Derive steepest descent vector subject to norm constraint

Question

I am currently working through an old textbook Practical Optimization by Gill, Murray and Wright (c 1982) who make some derivations which seem correct, but I am unable to duplicate. In the equations below $g$ and $p$ are both vectors. $g$ is the gradient from the current iterate of a optimization procedure and $p$ is the search direction we wish to solve for.

The authors inform the reader that the minimum (over $p$) of

$\Large\frac{g'p}{||p||}$ is $p=-g$.

Alternatively, we might form a different norm for $p$ by considering a symmetric positive definite matrix $C$ in which case the minimizer of

$\Large\frac{g'p}{(p'Cp)^{1/2}}$ is $p=-C^{-1}g$.

I am having trouble deriving these statements.

My question is: Does it take more than a derivative and setting equal to zero to prove this? If so, how do I derive these formulas?

This question is similar to

Gradient descent with constraints

but not identical. This other question deals with solutions that are unit length, not necessarily step directions which are unit length.

Answer 1

This is a simple application of Cauchy-Schwarz.

$(g^Tp)^2 \leq \|g\|^2 \|p\|^2.$

So, $-\|g\| \leq \frac{g^T p}{\|p\|} \leq \|g\| $ and the lower bound is attained when $ p = -g $.

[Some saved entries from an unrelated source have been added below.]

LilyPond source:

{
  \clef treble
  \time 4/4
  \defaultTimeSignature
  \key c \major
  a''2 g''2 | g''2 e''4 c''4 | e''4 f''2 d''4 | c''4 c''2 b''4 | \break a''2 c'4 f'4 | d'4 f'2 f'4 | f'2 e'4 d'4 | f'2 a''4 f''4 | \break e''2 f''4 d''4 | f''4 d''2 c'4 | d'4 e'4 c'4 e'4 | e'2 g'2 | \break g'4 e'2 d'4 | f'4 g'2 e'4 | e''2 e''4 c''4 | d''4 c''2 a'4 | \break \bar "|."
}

Similarly, $ (g^T p)^2 = \langle C^{-1/2}g , C^{1/2} p\rangle^2 \leq (g^T C^{-1} g) \times (p^T C p) $ and the lower bound is similarly attained.

Answer 2

I prefer to look at the problem (which ends up being equivalent) of solving $\min \{ \langle g, h \rangle | \|h\| \leq 1 \}$. The norm is the standard $2$-norm. The reason I prefer this formulation is that it is closer in form to the original problem from which the search direction problem is derived. Also, it has a trust region flavor, which I personally find more appealing than a search direction/step length approach.

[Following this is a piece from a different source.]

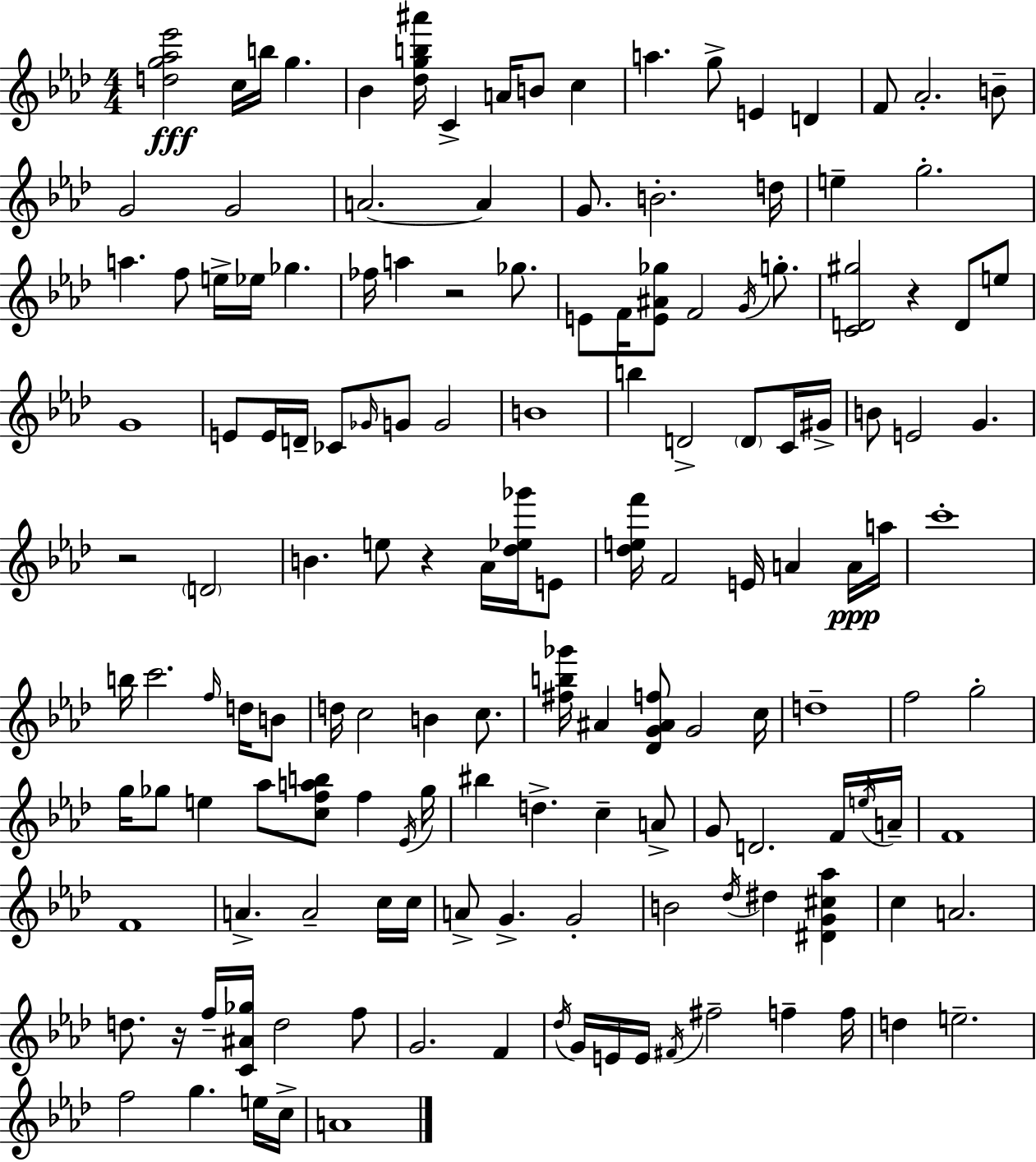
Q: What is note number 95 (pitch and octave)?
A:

For the first problem, the Cauchy Bunyakovsky Schwarz Beiber inequality gives $|\langle g, h \rangle| \leq \|g\| \|h\|$, hence it is easy to see that the minimum is $\min \{ \langle g, h \rangle \,|\, \|h\| \leq 1 \} = - \|g\|$, and the minimizer is (it is unique with the $2$-norm) $h = -\frac{1}{\|g\|} g$. You could also derive this by noting that (if $g\neq 0$), the constraint $\|h\| \leq 1$ must be active, and use Lagrange multipliers to obtain the same result.

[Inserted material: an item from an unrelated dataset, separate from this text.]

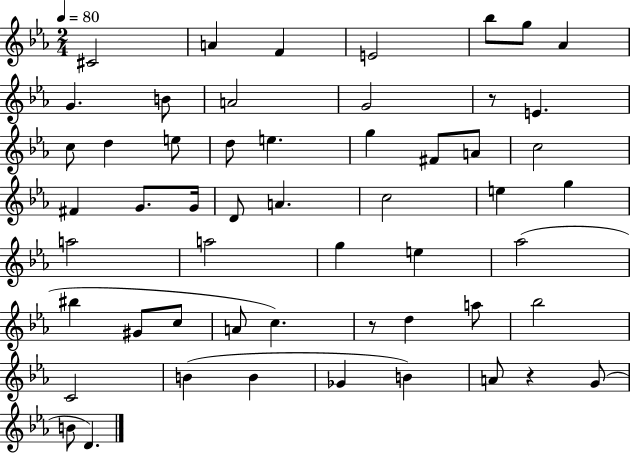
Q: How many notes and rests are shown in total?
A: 54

For the second, let $A^TA = C$ be the Cholesky decomposition of $C$. The problem is now $\min \{ \langle g, h \rangle \,|\, \|Ah\| \leq 1 \} = \min \{ \langle g, h \rangle \,|\, \|\delta\| \leq 1, \, h= A^{-1}\delta \} $. This is equivalent to $\min \{ \langle g, A^{-1}\delta \rangle \,|\, \|\delta\| \leq 1 \} = \min \{ \langle (A^{-1})^T g, \delta \rangle \,|\, \|\delta\| \leq 1 \}$, where $h = A^{-1}\delta$, and the first problem shows that the minimum is $-\|(A^{-1})^T g\|$ and the minimizer is $\delta = -\frac{1}{\|(A^{-1})^T g\|} (A^{-1})^Tg$, or in terms of the original problem $h = A^{-1}\delta = -\frac{1}{\|(A^{-1})^T g\|} A^{-1}(A^{-1})^Tg$. Since $A^TA = C$, we have $\|(A^{-1})^T g\| = \sqrt{\langle (A^{-1})^T g, (A^{-1})^T g \rangle} = \sqrt{\langle g, C^{-1} g \rangle}$, and $h = -\frac{1}{\sqrt{\langle g, C^{-1} g \rangle}} C^{-1} g$.